**Short exercise**: Starting from the line that contains "If you compare", reproduce each line exactly through the end of the material, and include no other lines.

** start **

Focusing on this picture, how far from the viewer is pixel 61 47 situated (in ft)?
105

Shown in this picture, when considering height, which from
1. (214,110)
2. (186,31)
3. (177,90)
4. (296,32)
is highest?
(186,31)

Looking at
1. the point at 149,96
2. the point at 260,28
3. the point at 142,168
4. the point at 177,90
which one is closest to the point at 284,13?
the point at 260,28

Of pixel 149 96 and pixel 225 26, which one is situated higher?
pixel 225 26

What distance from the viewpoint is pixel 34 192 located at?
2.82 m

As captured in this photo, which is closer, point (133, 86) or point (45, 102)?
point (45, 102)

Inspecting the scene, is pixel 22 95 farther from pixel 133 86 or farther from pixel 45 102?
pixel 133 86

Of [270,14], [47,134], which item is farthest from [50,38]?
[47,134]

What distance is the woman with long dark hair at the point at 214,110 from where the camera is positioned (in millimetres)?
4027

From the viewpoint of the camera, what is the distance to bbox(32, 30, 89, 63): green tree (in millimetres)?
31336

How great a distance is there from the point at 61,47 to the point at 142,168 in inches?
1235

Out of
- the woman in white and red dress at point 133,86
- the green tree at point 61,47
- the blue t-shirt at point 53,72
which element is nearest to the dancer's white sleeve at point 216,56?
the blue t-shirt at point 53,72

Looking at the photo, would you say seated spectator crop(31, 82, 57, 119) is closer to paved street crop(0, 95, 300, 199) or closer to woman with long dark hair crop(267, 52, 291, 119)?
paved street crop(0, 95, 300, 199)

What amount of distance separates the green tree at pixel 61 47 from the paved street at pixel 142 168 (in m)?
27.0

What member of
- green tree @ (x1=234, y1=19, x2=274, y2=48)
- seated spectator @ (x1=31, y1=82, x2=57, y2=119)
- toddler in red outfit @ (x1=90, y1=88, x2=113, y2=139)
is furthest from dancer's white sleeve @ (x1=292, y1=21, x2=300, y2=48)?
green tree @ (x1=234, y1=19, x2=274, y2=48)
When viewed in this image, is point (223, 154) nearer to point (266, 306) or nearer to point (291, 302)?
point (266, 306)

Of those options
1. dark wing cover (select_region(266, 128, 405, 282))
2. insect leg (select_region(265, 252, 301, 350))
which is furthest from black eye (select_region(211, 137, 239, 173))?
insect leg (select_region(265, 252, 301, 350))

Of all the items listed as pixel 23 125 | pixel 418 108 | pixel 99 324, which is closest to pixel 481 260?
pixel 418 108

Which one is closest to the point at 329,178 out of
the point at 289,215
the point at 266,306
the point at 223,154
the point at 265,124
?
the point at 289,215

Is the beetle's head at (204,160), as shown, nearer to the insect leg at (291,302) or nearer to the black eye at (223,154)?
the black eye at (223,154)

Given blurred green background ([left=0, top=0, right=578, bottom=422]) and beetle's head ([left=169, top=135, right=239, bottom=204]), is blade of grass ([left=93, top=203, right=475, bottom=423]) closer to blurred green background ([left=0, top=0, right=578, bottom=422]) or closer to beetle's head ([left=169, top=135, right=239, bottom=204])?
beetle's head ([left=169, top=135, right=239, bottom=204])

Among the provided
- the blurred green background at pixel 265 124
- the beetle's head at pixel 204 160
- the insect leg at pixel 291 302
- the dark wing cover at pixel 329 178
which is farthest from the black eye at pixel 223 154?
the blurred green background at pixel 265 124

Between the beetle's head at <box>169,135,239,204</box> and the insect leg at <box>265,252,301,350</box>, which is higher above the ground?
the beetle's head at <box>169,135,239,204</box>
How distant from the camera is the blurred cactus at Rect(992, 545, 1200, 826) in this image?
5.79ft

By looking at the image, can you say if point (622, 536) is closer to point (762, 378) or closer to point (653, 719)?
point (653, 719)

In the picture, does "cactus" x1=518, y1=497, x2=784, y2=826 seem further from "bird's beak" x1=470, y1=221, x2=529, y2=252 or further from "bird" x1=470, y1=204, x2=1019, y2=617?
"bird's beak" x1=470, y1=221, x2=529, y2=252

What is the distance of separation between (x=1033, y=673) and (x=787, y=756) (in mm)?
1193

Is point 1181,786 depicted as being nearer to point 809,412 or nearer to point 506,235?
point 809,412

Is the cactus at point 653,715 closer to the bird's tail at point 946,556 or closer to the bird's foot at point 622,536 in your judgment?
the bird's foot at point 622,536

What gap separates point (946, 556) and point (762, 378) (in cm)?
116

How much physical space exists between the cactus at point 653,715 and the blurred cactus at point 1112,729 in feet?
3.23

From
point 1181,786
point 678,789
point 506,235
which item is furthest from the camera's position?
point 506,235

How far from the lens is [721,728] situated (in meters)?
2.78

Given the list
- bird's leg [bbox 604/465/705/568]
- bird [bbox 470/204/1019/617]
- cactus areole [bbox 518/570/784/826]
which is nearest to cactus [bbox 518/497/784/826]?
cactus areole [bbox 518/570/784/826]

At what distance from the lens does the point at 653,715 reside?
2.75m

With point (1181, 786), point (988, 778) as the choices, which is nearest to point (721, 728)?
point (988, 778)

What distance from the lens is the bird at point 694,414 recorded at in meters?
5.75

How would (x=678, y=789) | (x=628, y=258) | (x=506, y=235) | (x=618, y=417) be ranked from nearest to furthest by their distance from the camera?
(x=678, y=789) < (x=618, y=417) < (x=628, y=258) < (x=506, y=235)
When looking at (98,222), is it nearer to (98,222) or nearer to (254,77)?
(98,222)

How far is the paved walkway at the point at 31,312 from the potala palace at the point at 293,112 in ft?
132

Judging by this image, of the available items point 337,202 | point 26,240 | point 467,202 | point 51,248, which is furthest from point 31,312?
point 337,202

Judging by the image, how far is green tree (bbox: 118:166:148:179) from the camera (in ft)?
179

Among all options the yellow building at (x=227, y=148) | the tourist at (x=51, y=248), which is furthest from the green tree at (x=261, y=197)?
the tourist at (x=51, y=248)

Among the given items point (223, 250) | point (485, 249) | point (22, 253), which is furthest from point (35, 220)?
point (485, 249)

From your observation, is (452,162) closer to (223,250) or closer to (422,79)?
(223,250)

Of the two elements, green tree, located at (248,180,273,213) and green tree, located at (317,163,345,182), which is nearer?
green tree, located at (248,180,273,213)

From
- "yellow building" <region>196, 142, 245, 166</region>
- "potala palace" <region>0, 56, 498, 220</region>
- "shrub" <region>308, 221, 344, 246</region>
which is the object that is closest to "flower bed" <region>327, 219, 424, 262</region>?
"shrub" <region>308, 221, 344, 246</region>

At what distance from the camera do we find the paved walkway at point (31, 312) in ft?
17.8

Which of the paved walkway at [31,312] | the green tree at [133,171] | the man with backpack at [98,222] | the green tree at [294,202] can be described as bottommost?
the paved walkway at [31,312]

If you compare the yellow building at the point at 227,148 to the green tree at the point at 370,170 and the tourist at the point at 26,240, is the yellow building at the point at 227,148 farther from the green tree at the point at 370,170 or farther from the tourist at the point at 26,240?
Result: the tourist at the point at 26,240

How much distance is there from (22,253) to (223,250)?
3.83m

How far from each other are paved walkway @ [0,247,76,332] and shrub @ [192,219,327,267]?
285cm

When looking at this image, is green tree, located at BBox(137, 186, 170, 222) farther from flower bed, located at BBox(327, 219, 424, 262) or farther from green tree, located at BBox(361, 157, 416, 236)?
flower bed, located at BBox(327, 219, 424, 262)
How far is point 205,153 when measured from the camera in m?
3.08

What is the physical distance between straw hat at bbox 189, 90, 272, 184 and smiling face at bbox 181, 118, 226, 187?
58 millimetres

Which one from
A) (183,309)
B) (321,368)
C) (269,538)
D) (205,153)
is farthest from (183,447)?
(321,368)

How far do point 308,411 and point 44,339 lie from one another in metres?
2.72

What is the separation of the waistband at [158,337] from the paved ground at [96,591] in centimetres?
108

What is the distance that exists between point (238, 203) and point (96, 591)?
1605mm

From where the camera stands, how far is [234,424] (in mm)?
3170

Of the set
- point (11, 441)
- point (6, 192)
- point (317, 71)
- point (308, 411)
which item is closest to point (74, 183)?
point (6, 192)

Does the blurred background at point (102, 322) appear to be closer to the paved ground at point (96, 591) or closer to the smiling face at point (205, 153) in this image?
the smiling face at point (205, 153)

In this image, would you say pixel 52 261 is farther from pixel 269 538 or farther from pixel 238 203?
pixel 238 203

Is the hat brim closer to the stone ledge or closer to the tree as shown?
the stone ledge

** end **

**Solution to the problem**:
If you compare the yellow building at the point at 227,148 to the green tree at the point at 370,170 and the tourist at the point at 26,240, is the yellow building at the point at 227,148 farther from the green tree at the point at 370,170 or farther from the tourist at the point at 26,240?
Result: the tourist at the point at 26,240

How much distance is there from (22,253) to (223,250)?
3.83m

How far from each other are paved walkway @ [0,247,76,332] and shrub @ [192,219,327,267]?
285cm

When looking at this image, is green tree, located at BBox(137, 186, 170, 222) farther from flower bed, located at BBox(327, 219, 424, 262) or farther from green tree, located at BBox(361, 157, 416, 236)?
flower bed, located at BBox(327, 219, 424, 262)
How far is point 205,153 when measured from the camera in m?
3.08

What is the physical distance between straw hat at bbox 189, 90, 272, 184 and smiling face at bbox 181, 118, 226, 187?
58 millimetres

Which one from
A) (183,309)
B) (321,368)
C) (269,538)
D) (205,153)
is farthest from (183,447)?
(321,368)

How far do point 308,411 and point 44,339 lie from one another in metres?
2.72

What is the separation of the waistband at [158,337] from the paved ground at [96,591] in centimetres?
108

What is the distance that exists between point (238, 203) and point (96, 591)?
1605mm

From where the camera stands, how far is [234,424] (in mm)?
3170

Of the set
- point (11, 441)
- point (6, 192)
- point (317, 71)
- point (308, 411)
which item is closest to point (74, 183)?
point (6, 192)

Does the blurred background at point (102, 322) appear to be closer to the paved ground at point (96, 591) or closer to the smiling face at point (205, 153) in this image?
the smiling face at point (205, 153)

In this image, would you say pixel 52 261 is farther from pixel 269 538 or farther from pixel 238 203?
pixel 238 203

Is the hat brim closer to the stone ledge or closer to the tree as shown?
the stone ledge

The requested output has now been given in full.